### Task instructions
a) Decide whether each statement below agrees with the essay on Christ and culture that follows. Answer yes or no for each, and quote the deciding words of the essay exactly. (i) The article cited appeared in The New York Times of June 6, 2006. (ii) The use of antipsychotics by young people in the United States rose tenfold in one decade. (iii) The essay holds that medicine exists free from economic and cultural forces.
b) Reproduce the passage of the essay on Christ and culture below, starting with "Such a basic" and going on through "and religious formation.".

### Document extract
----------------

Jean Bethke Elshtain | posted 9/01/2006




So one can affirm the works of human beings and the creative spark we bring to the most utilitarian crafts and activities. Nor can one neglect the institutions human beings have built in order to sustain a way of life in common together. Amor mundi—love of the world—is surely a Christian way of being in the world, so long as it is tempered by a recognition of that beyond the world as we know it, that which claims us and names us "Christian."

Yet contra mundum is also part and parcel of Christ as transformer of culture, so long as this does not become a hardened ideological stance of opposition, an exaltation of grumpiness as a rarified norm, when it is merely the burnishing of contempt. There is in fact much to oppose. If we frame matters with an eye to the ultimate as well as the penultimate, the here and now, we will be able to assay matters critically, and ultimately be able to offer an alternative.

Let's take two items ripped from today's headlines, as we say, the first from an article in The New York Times of June 6, 2006. The article informs us of the startling and alarming fact that the use of antipsychotics by young people in the United States rose fivefold in one decade. Unless American children are suddenly being overtaken by psychoses, this datum calls for sober analysis and criticism. What does this medicalization of childhood portend? How does one explain it? What should we do about it? The cultural boosters will appear before us decked out in sunny hues and tell us that the feeding of anti-psychotic drugs to America's children arises from ever more vigilant care and attunement to the needs of the young. But we cannot take that at face value. Medicine does not exist in a cordon sanitaire free from the influences of economic and cultural forces. What are the problems being treated? "Aggression" and "mood swings," we are told, in addition to that old standby "attention deficit disorder."

Such a basic piece of cultural information matters to a Christian believer. To embrace the Christ who is both with and against culture, hence the affirmer and critic and transformer of culture, is to be particularly attuned to a culture's children, all of them children of God, beings of inestimable worth. It is also to become attuned to their complexity and diversity—not primarily the bean-counting diversity that currently prevails but rather the diverse gifts and qualities that distinguish one child from another, even in the same family. How can we nourish these qualities? How can we control those attributes that are self- or other-destructive? This leads us straight to questions of cultural and religious formation.

For our cultural milieu is one in which the norm is both parents working outside the home, exhausted and busy. It values success and drivenness, measuring success through monetary reward. It glamorizes celebrity and ignores the hard work people do every day to raise children and sustain neighborhoods, to make life less brutal and more decent and kind. It is a milieu of pervasive family fragmentation if not outright breakdown, to which many children respond with anger and "acting out." In this milieu every personal question, and many public questions, are medicalized and psychologized; new drugs are touted not only to the public but to the medical profession via lavish marketing stratagems and budgets.

----------------

### Input data
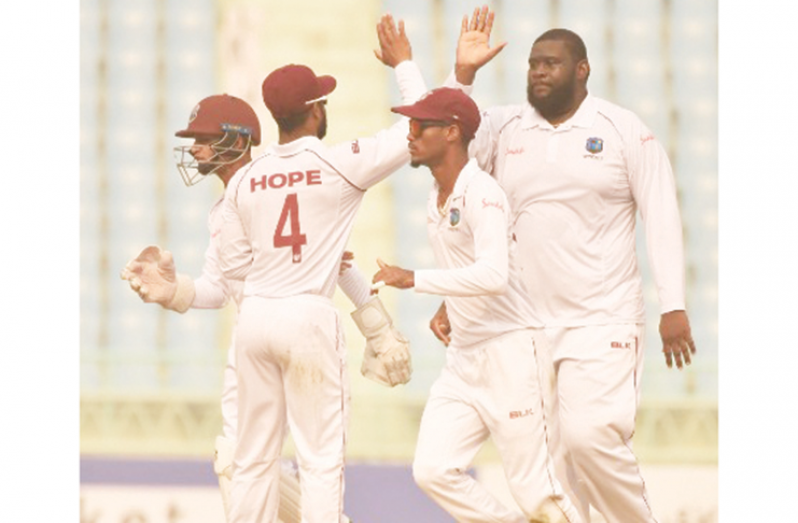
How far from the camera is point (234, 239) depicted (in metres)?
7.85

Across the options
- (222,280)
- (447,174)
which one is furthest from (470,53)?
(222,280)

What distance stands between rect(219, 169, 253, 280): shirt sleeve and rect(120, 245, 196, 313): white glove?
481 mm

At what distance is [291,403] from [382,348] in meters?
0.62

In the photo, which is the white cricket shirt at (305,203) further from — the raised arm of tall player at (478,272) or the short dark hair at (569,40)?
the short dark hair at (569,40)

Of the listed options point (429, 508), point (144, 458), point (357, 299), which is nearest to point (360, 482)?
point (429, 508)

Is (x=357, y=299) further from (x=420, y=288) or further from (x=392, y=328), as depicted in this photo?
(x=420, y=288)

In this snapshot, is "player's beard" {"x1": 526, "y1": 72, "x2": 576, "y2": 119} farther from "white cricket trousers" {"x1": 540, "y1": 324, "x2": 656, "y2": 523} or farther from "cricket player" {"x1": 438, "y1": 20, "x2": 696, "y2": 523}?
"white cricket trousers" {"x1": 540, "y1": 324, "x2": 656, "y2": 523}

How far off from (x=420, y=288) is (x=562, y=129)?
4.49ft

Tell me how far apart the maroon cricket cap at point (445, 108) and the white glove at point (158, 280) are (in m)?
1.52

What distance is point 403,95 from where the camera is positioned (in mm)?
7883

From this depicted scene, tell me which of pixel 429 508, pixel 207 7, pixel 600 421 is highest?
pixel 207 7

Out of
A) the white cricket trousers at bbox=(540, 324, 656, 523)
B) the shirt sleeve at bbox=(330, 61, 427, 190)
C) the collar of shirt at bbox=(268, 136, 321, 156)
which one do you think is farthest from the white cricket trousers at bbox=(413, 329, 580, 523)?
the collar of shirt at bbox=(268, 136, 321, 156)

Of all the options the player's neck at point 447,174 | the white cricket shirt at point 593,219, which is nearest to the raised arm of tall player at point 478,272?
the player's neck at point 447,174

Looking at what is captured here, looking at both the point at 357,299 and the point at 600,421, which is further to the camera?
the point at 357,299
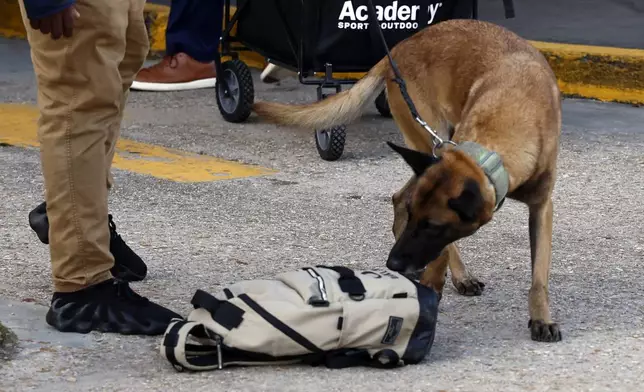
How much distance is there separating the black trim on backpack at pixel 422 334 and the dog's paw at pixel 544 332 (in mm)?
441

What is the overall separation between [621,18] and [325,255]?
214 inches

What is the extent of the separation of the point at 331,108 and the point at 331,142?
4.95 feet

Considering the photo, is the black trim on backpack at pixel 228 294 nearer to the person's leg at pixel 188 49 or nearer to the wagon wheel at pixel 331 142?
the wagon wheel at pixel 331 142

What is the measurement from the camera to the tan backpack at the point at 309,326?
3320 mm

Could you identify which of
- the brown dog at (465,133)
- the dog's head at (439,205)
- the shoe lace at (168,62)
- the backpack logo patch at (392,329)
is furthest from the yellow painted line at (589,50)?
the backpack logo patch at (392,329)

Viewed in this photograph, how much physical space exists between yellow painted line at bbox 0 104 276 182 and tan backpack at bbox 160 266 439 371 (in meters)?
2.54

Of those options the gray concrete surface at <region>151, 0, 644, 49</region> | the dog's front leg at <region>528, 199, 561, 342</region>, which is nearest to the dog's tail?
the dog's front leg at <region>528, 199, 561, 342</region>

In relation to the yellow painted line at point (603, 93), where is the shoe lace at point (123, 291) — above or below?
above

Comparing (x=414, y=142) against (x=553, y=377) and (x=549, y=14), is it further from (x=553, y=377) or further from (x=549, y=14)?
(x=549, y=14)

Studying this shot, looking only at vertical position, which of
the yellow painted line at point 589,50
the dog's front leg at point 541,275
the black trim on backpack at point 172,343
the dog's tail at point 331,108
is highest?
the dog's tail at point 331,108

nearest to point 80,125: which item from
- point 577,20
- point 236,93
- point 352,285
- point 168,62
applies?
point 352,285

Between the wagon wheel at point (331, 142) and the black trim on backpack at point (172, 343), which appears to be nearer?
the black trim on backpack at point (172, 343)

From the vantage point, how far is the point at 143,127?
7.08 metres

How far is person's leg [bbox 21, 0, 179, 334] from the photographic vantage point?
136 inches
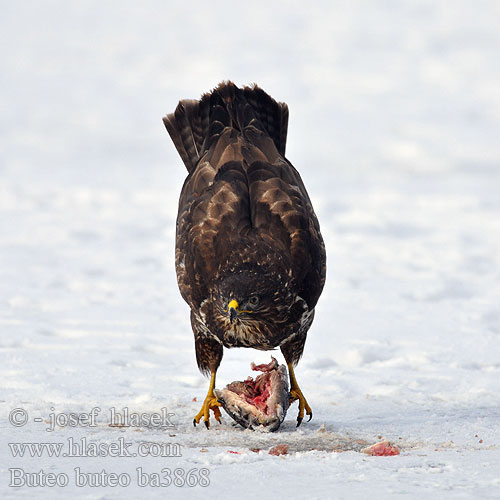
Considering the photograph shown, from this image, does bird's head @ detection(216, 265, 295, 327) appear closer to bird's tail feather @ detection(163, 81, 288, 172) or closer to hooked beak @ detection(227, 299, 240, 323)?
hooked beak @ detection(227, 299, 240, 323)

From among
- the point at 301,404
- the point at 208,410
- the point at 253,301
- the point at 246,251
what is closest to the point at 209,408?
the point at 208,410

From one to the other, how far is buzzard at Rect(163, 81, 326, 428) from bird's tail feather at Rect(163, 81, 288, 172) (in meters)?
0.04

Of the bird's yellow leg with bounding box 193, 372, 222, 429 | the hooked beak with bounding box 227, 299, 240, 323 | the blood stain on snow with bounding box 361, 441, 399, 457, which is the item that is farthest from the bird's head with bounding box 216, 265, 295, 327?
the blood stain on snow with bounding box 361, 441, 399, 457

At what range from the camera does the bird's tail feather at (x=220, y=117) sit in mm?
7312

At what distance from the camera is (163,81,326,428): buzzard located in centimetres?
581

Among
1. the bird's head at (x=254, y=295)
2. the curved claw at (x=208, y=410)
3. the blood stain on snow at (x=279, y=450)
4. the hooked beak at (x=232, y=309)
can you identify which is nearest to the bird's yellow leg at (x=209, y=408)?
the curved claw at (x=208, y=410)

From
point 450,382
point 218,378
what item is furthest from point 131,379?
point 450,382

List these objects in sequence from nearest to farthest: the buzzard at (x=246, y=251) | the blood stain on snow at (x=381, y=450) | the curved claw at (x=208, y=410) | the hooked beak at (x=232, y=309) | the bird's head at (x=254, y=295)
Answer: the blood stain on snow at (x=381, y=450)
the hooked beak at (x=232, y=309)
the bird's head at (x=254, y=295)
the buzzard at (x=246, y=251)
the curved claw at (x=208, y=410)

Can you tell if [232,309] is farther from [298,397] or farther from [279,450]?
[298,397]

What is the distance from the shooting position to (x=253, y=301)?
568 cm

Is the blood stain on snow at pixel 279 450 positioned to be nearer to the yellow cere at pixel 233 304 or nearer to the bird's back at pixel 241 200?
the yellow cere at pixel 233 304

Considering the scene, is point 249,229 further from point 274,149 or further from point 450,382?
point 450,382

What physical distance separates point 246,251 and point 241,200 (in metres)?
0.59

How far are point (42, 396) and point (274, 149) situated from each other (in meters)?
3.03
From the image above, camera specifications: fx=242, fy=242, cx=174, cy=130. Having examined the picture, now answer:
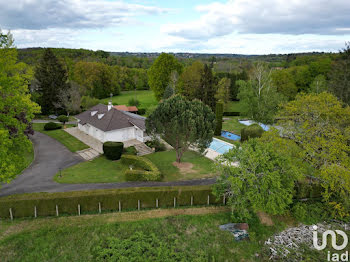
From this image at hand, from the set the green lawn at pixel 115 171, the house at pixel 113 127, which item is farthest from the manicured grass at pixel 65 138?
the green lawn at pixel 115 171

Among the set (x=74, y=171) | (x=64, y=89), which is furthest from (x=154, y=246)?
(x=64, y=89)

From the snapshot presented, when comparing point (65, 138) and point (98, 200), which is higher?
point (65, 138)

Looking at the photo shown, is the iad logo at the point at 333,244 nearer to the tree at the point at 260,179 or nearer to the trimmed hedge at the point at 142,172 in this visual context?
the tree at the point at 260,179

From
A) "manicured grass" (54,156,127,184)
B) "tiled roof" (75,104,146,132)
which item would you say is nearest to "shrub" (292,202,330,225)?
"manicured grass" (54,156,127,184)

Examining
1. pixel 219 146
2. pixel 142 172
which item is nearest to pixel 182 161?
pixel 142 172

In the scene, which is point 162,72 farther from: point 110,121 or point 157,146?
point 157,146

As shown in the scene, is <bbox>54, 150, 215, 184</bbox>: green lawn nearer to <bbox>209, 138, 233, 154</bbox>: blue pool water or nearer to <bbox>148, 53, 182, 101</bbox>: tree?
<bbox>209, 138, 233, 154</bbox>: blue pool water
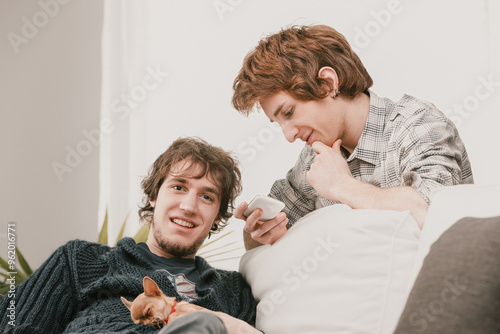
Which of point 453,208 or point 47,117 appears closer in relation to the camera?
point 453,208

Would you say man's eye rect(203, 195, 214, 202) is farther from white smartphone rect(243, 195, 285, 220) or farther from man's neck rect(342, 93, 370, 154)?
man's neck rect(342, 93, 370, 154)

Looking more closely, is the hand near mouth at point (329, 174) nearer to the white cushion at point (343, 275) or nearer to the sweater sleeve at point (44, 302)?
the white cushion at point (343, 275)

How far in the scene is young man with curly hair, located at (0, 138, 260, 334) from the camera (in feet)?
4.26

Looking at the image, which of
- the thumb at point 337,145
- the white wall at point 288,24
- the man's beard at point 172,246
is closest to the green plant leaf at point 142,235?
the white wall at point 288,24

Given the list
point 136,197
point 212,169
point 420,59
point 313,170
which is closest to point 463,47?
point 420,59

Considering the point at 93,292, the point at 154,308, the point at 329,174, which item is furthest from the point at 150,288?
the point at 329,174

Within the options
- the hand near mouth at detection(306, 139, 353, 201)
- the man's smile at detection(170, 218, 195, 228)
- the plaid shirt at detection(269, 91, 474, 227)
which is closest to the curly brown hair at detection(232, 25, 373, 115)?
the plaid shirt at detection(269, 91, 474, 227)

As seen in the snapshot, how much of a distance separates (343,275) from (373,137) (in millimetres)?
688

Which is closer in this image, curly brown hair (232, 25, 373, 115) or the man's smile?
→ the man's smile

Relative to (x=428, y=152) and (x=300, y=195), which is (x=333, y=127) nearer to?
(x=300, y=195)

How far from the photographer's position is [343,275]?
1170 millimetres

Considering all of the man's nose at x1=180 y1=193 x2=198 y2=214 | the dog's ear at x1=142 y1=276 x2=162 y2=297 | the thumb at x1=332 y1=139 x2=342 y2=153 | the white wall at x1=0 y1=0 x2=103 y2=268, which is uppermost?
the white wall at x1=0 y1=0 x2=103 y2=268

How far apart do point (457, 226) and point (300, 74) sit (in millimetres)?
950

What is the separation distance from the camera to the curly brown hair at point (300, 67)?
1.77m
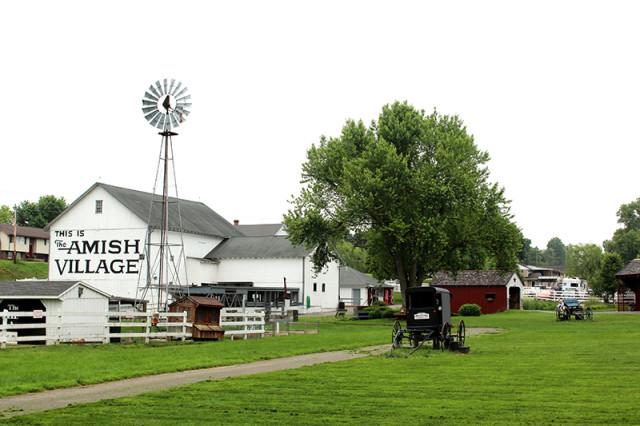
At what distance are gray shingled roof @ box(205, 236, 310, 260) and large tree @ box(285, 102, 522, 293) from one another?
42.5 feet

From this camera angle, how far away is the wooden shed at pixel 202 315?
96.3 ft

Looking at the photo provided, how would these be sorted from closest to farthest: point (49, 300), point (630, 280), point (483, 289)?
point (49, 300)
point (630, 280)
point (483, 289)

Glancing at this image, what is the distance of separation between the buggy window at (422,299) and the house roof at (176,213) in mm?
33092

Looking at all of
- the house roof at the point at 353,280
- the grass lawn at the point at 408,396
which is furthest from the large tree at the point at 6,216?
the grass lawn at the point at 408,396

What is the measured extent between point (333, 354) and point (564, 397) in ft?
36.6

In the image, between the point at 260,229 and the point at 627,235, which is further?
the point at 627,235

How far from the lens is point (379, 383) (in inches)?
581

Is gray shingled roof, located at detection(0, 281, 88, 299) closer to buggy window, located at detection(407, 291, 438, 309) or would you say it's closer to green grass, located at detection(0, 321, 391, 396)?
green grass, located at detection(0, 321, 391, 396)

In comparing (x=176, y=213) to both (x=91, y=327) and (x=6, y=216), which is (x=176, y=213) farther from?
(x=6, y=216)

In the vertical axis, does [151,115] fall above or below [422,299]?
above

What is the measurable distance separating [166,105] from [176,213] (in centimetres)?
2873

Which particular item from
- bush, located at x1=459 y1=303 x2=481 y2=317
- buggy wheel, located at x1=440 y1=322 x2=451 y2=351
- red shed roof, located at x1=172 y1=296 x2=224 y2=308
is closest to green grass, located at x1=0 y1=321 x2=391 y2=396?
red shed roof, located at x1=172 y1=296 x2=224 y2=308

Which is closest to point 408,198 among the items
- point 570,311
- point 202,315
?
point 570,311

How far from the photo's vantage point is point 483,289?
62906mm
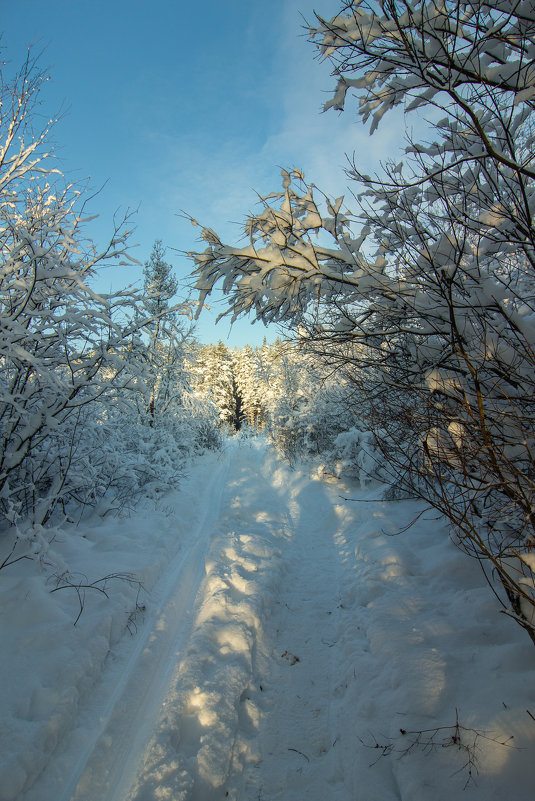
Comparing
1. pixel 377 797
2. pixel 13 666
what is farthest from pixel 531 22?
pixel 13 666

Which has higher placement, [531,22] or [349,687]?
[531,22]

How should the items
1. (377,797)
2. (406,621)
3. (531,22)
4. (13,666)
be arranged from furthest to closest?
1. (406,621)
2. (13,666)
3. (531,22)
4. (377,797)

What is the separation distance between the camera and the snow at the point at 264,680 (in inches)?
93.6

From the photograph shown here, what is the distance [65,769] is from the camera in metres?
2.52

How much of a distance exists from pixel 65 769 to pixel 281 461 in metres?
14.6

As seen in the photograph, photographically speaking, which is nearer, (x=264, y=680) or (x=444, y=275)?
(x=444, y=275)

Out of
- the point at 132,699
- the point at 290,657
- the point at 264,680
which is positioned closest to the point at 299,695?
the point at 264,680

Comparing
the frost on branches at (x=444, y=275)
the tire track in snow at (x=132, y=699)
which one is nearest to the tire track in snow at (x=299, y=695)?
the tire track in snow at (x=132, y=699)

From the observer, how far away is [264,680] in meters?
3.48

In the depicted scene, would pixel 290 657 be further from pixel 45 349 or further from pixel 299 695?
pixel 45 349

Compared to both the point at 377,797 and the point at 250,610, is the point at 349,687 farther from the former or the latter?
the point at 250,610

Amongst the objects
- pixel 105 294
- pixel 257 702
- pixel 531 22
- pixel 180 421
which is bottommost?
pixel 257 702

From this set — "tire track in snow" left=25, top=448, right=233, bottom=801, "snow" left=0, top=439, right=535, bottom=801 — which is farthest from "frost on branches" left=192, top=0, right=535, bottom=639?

----------------

### Answers to the exercise
a)
(i) Yes: "the first from an article in The New York Times of June 6, 2006."
(ii) No: "the use of antipsychotics by young people in the United States rose fivefold in one decade."
(iii) No: "Medicine does not exist in a cordon sanitaire free from the influences of economic and cultural forces."

b)
Such a basic piece of cultural information matters to a Christian believer. To embrace the Christ who is both with and against culture, hence the affirmer and critic and transformer of culture, is to be particularly attuned to a culture's children, all of them children of God, beings of inestimable worth. It is also to become attuned to their complexity and diversity—not primarily the bean-counting diversity that currently prevails but rather the diverse gifts and qualities that distinguish one child from another, even in the same family. How can we nourish these qualities? How can we control those attributes that are self- or other-destructive? This leads us straight to questions of cultural and religious formation.